Correspondence Address:
Dr. Mukut Seal
Department of Dentistry, Fakhiruddin Ali Ahmed Medical College, Barpeta, Assam - 781 301
India

Abstract

Among ancient civilizations, India has been known to be a rich repository of medicinal plants. Herbal extracts have been used in traditional medicine for several thousand years. Some plants contain phytochemicals that have effects on the body. The use of phytotherapy is staging a comeback and an era of herbal renaissance is being revolutionized all over the globe. Herbs are a class of plants that are devoid of the woody tissue characteristic of shrubs or trees and have been known for their aromatic, flavoring, and medicinal values over the past centuries. Since the birth of contemporary practices, many have turned away from herbal therapies in favor of synthetic drugs. But these synthetic medicines can alter microbiota and have several side effects. However, the blind dependence on synthetics is over and people are returning to the naturals with the hope of safety and security. Hence, the search for alternative natural products continue. This review includes a few herbs, which can be used in dentistry as alternatives to allopathic medicines.



How to cite this article:
Seal M, Rishi R, Satish G, Divya K T, Talukdar P, Maniyar R. Herbal panacea: The need for today in dentistry.J Int Soc Prevent Communit Dent 2016;6:105-109


How to cite this URL:
Seal M, Rishi R, Satish G, Divya K T, Talukdar P, Maniyar R. Herbal panacea: The need for today in dentistry. J Int Soc Prevent Communit Dent [serial online] 2016 [cited 2022 Jan 19 ];6:105-109
Available from: https://www.jispcd.org/text.asp?2016/6/2/105/178744


Full Text

 Introduction



In Indian culture, the knowledge regarding medicinal plants has been assimilated in the due course of many centuries. The Rigveda has been source of evidence of 67 medicinal plants; 81 species of medicinal plants have been recorded in the Yajurveda, 290 species of medicinal plants have been described in the Atharvaveda, 1,100 species of medicinal plants have been described in the CharakSamhita, and the Sushruta Samhita has been the source of 1,270 species of medicinal plants and these descriptions form the basis of the classical formulations till date.[1],[2],[3]
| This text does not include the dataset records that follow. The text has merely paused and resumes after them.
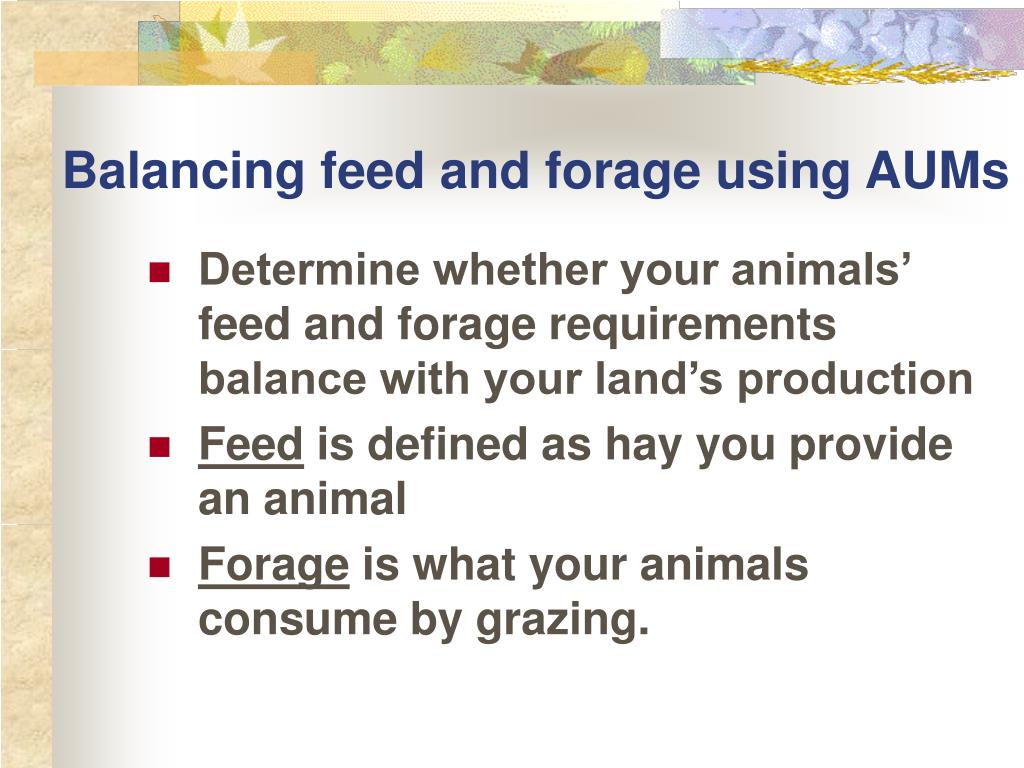 Balancing feed and forage using AUMs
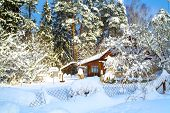 Beautiful Winter Landscape With Snow-covered Trees And A House In The Snow. Large Snow-covered Pine  poster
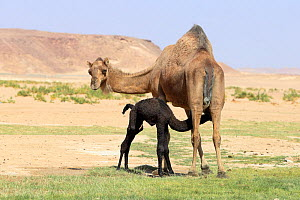 Dromedary (Camelus dromedarius) female and newborn calf, calf suckling. Oman, March. - Hanne & Jens Eriksen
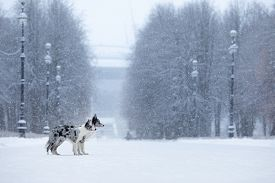 Two Dogs On A Park In Winter. Marble Border Collie Together Outdoors In The Snow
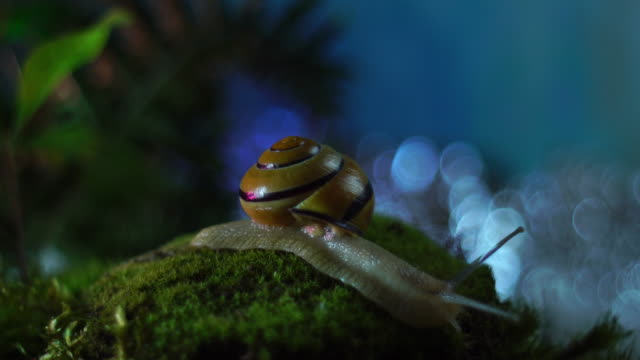 Snail in a fairytale forest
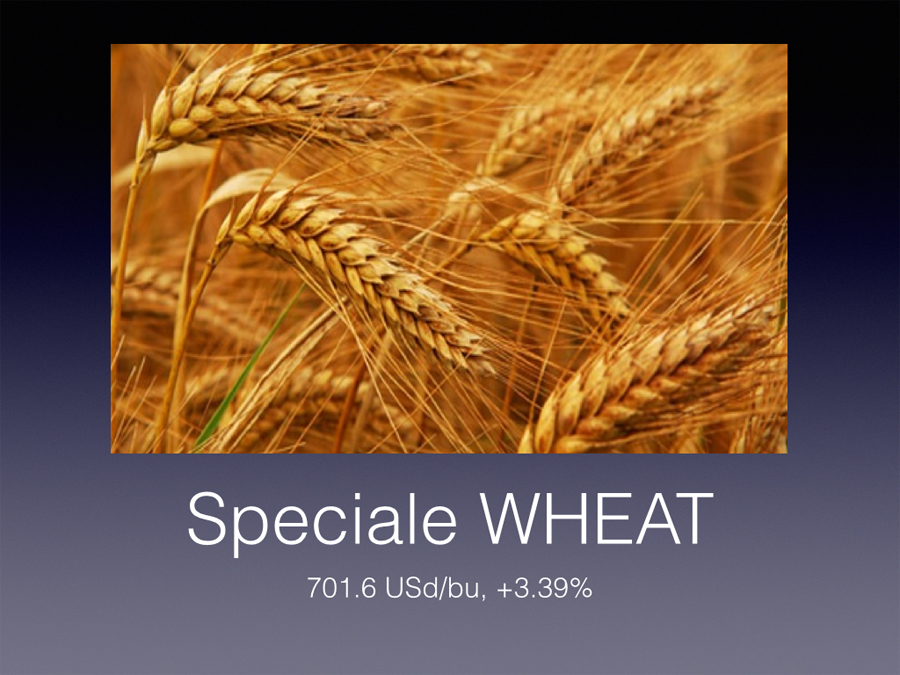 After The Floor: speciale Wheat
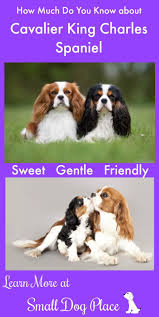 Small Non Shedding Dogs For Seniors by Cavalier King Charles Spaniel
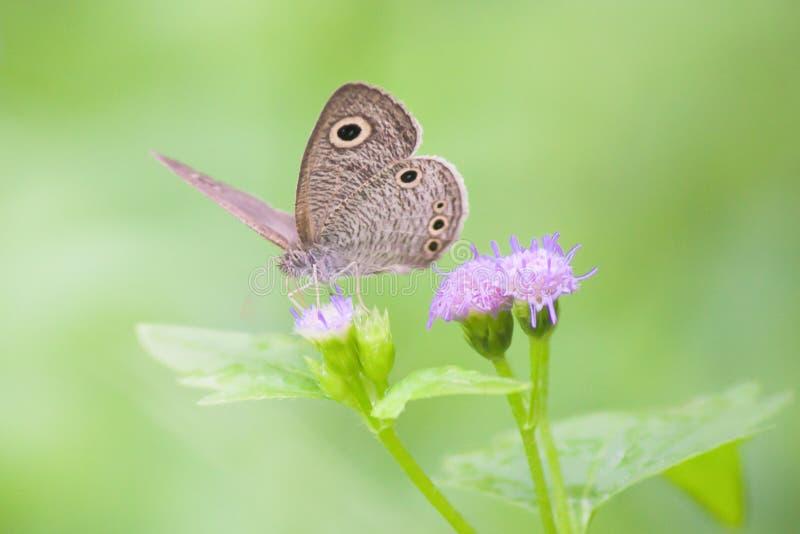 Wunderbarer Schmetterling auf Gras blüht mit grünem Hintergrund stockfotografie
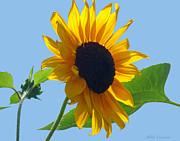 Mikki Cucuzzo - Sunflower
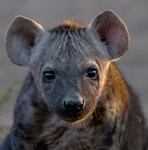 Wild Dog and Hyena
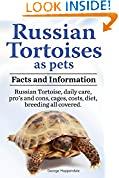 Russian Tortoises as Pets. Russian Tortoise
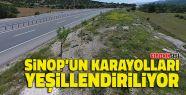 Sinop'un Karayolları Yeşillendiriliyor
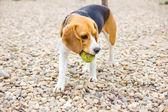 Juguetón beagle atrapar una bola — Foto de Stock
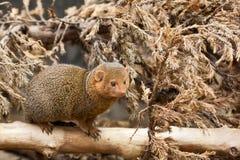 карликовое parvula mongoose helogale южное Стоковое Фото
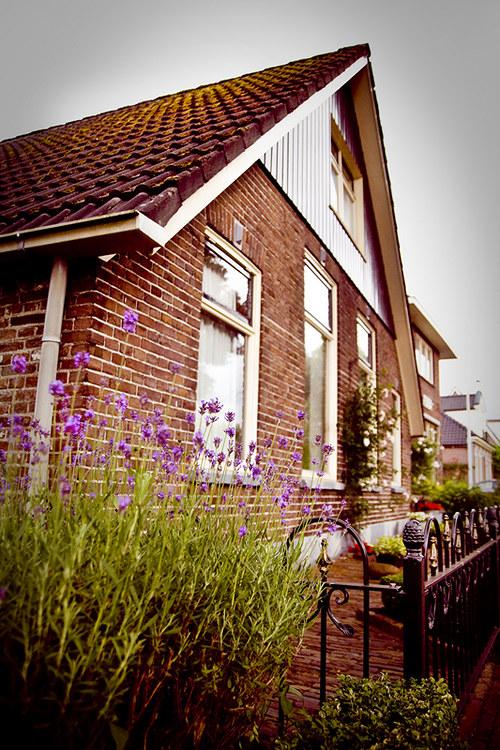 Dům s levandulí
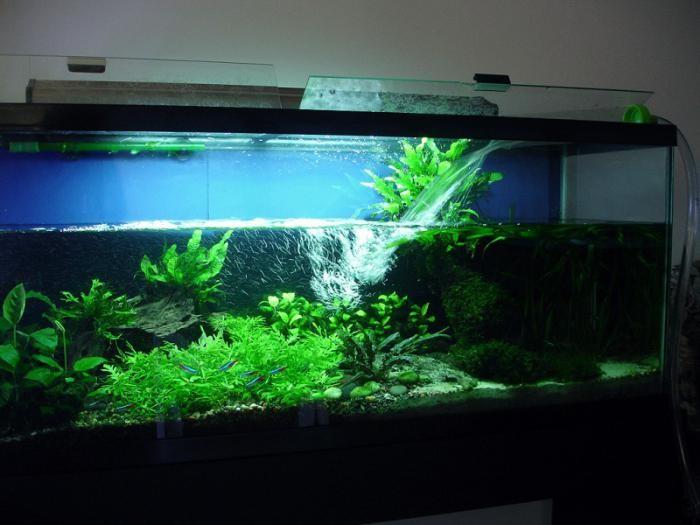 Подмена воды в аквариуме из под крана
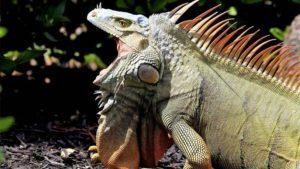 Iguanas Have Teeth or Not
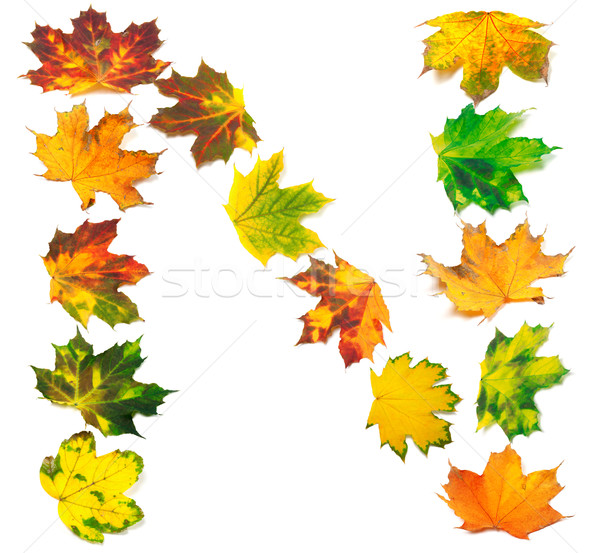 Letter N composed of autumn maple leafs Stock photo © BSANI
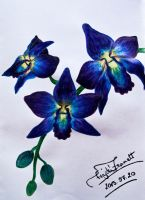 Blue and purpe orchidea by zsanu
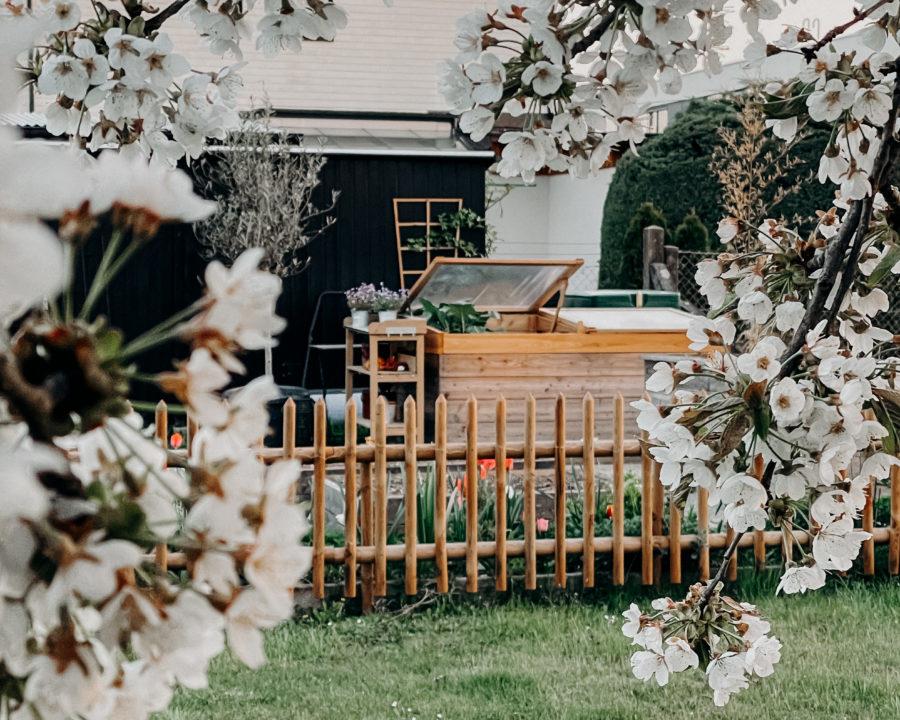 Modern Cottage Garden, Küchengarten, Kitchen garden, Blumengarten, Gemüsegarten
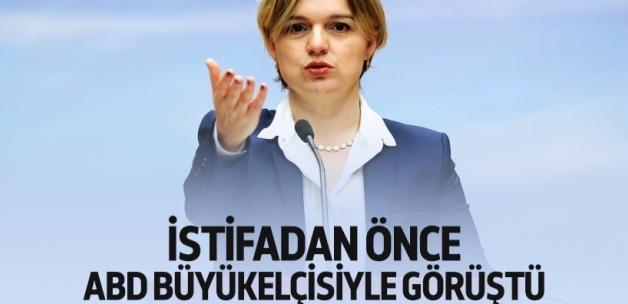 Selin Sayek Böke, ABD'nin projesi iddiası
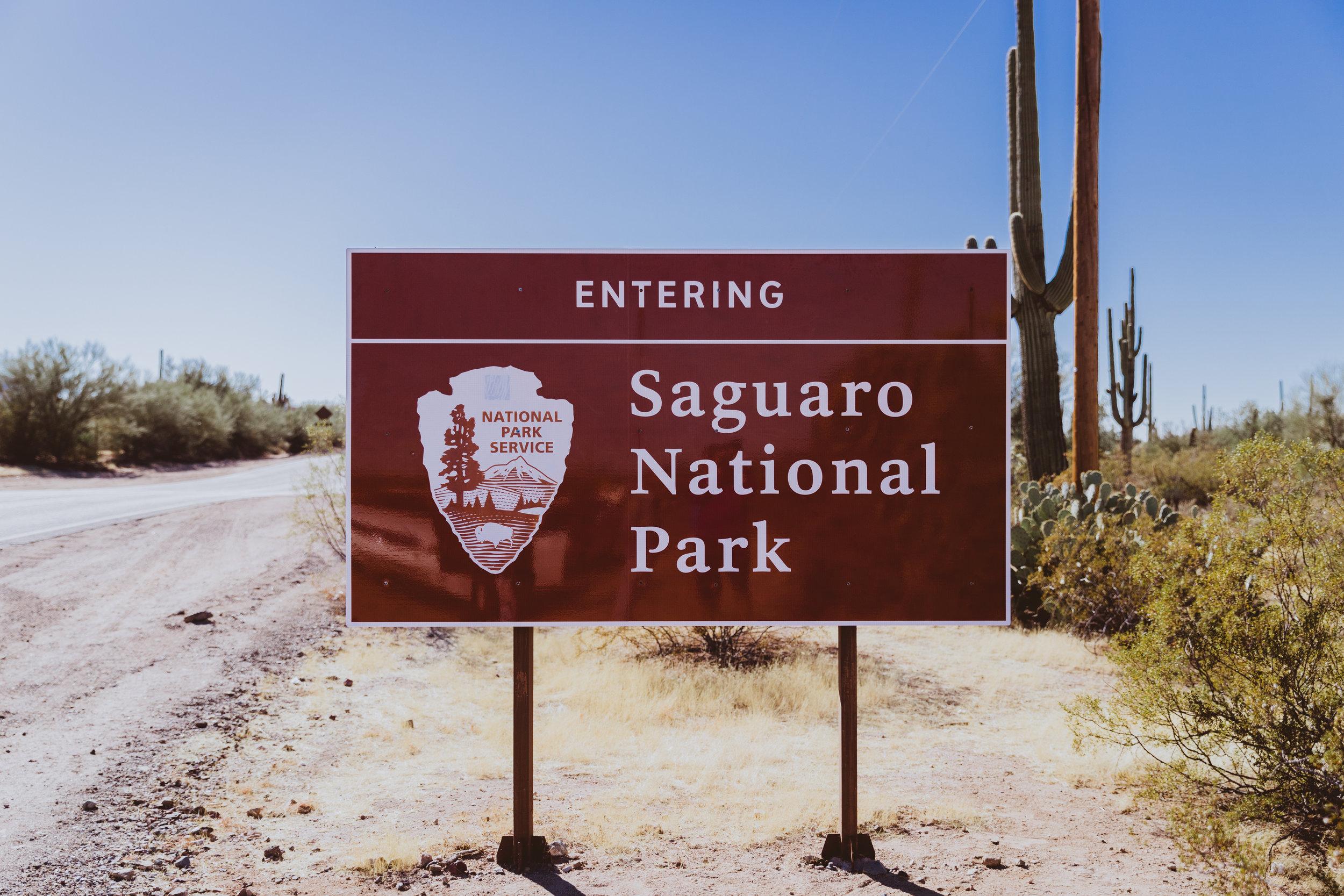 Saguaro Edits (1 of 160).jpg
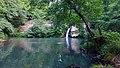 La diga sul fiume Mignone.jpg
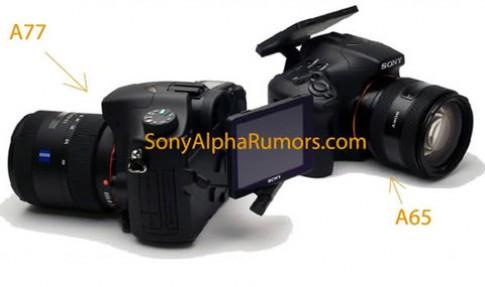 Anh Sony Alpha A77 va A65 xuat hien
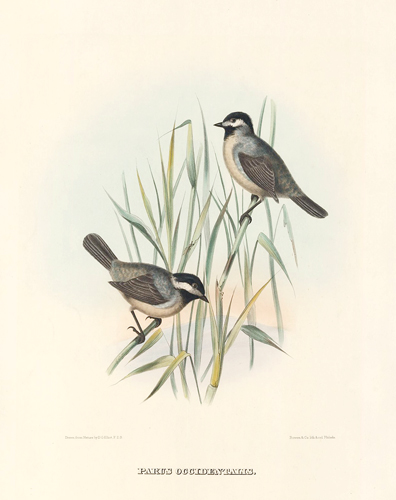 Parus Occidentalis. The New and Heretofore Unfigured Species of the Birds of North America. Daniel Giraud Elliot.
A majority of the countries and populations around the globe have a predominance of therapeutic chemicals used as a primary form of medicine from herbs or herbal derivatives. It has been revealed by epidemiological research that as much as 70–80% or more of the global population uses complementary and alternative medicine (CAM) care, with the majority reliant on herbs and plants.[4]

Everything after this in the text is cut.